Mok Sokhom, eine weitere weibliche Überlebende der Roten Khmer im Dorf Yeay Lor, sagte, sie erzähle ihren Kindern und Enkeln, die nach den 1970er Jahren geboren wurden, immer wieder von ihrem Leidensweg, damit sie verstehen, wie kostbar der Frieden ist.
“Zwischen 1970 und 1975 gab es Bombenangriffe auf mein Dorf, und ich rannte bei jedem Angriff in den Graben”, sagte die 64-jährige Frau.
"Von 1976 bis 1978 zwangen die Kader der Roten Khmer die Menschen, in Kooperativen zu leben, in denen sie gemeinsam lebten, arbeiteten und aßen. Ich wurde einer Fraueneinheit von 100 bis 150 Personen zugeteilt. Ich wurde von den Roten Khmer gezwungen, Erde zu tragen, Kanäle in Ta Oum, Kol Kom und Khpob Trabek zu graben und Dämme in der Gemeinde Trapeang Thom zu bauen."
Unter dem unbarmherzigen Regime hat Sokhom einen älteren Bruder verloren.
"Sie töteten ihn, obwohl er nichts verbrochen hatte", fügte sie hinzu.
"Sie sagten, er sei ein Spießer."
Obwohl er heute in der Provinz Takeo lebt, war Ou Saroeun, 60, ein Junge, der in Phnom Penh lebte.
Am 17. April 1975 wurden er und seine Familie gezwungen, ihre Heimat zu verlassen und aufs Land zu ziehen, als die Roten Khmer die Hauptstadt räumten, um eine landwirtschaftliche Utopie zu schaffen.
Als Kind des Volkes vom 17. April musste Saroeun arbeiten, obwohl er noch ein Kind war.
"Wenn ich nicht arbeitete, bekam ich meine mageren Essensrationen nicht", sagte er.
"Einmal wurde ich krank und musste im Krankenhaus in Kampong Chrey bleiben. Das medizinische Personal der Roten Khmer gab mir ein paar Pillen aus Maniok, die ich schlucken sollte. Es war ein Wunder, dass ich überlebt habe."
"Ich habe gesehen, wie die Roten Khmer Menschen fesselten, sie ins Gefängnis brachten und sie töteten." Die Roten Khmer haben seinen Vater Ong Kith ermordet, weil er in der Armee von Lon Nol gedient hatte.
Die Überlebenden der Roten Khmer, die ein Drittel der kambodschanischen Bevölkerung ausmachen, sind aufgrund der Schmerzen und des Leids, die ihnen während des Lebens unter den Roten Khmer zugefügt wurden, die Gruppe mit der anfälligsten Gesundheit.
Auf der Grundlage ihrer Studien hat DC-Cam die 10 häufigsten chronischen Krankheiten unter ihnen ermittelt, die von posttraumatischer Belastungsstörung (PTSD) bis hin zu Bluthochdruck und Herzproblemen reichen.
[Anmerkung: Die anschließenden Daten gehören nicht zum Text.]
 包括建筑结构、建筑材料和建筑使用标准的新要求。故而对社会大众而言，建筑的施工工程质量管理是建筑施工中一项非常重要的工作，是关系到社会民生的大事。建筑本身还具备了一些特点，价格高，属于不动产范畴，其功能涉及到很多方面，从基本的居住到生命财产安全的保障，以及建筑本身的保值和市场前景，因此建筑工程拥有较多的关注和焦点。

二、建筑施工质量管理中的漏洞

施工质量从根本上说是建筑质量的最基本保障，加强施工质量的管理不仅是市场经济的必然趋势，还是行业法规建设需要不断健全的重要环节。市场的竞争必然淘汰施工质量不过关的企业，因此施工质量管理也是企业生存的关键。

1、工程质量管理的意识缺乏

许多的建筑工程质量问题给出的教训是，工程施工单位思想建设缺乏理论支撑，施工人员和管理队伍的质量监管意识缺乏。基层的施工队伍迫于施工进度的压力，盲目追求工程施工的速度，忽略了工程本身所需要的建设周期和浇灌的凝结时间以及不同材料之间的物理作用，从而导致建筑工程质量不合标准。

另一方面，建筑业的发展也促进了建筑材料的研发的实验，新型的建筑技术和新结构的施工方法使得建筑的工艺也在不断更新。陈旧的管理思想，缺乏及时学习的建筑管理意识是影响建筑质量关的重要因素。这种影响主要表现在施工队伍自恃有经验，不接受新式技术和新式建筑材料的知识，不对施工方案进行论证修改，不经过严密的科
Dr. Christopher Dearing, DC-Cam-Experte für Monitoring und Evaluierung, sagte, dass es bei der Behandlung der Überlebenden der Roten Khmer um mehr als nur die Gesundheitsversorgung geht.
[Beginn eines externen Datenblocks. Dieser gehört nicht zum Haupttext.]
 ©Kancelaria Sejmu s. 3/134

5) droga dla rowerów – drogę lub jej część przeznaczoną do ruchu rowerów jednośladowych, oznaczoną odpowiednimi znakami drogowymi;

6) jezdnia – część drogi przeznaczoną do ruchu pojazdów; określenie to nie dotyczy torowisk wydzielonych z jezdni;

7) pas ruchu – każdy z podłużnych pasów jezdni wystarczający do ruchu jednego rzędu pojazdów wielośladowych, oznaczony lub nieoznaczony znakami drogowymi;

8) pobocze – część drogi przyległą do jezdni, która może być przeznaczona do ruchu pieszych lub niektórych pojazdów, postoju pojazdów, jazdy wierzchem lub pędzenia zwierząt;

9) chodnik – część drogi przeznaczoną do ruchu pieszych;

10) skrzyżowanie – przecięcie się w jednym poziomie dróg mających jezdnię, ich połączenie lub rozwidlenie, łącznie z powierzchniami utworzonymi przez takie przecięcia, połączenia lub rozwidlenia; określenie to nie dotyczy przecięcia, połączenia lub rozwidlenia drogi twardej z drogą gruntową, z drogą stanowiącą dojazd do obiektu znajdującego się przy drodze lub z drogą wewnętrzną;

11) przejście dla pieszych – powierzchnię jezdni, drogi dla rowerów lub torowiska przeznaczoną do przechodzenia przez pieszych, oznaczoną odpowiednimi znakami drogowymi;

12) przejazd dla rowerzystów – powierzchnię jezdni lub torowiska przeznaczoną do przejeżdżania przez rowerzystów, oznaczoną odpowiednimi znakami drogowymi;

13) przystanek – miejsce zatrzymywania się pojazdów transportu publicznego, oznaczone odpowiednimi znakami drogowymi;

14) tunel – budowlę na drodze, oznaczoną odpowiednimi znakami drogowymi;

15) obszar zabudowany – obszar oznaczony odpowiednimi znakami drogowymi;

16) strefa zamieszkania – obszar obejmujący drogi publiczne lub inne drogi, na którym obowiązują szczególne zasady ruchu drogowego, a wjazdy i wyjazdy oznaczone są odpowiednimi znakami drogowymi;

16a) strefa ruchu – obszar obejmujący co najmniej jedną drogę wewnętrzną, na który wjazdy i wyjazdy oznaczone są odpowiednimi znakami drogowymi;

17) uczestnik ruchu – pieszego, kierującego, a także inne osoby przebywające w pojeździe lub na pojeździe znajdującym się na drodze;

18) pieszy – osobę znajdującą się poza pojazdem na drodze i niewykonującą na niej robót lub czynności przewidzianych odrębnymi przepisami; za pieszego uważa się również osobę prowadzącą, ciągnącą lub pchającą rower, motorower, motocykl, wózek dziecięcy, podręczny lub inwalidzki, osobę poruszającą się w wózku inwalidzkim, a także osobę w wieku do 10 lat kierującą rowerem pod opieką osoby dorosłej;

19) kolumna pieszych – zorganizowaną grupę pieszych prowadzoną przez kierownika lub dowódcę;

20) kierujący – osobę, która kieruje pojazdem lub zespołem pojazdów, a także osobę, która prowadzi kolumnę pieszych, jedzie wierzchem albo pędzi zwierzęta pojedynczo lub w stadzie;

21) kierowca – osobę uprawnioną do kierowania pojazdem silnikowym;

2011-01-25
Es gibt Verhaltensstörungen und andere Probleme, die von psychischen Erkrankungen bis hin zu nicht übertragbaren Krankheiten reichen.
"Um sie zu behandeln, müssen wir ihre Sichtweise auf die Welt ändern", sagte er.
"Eine Möglichkeit, dies zu tun, besteht darin, sie dazu zu bringen, ihre Geschichten zu erzählen, was einen neuen Kontext für das Verständnis ihrer selbst und der Welt schafft."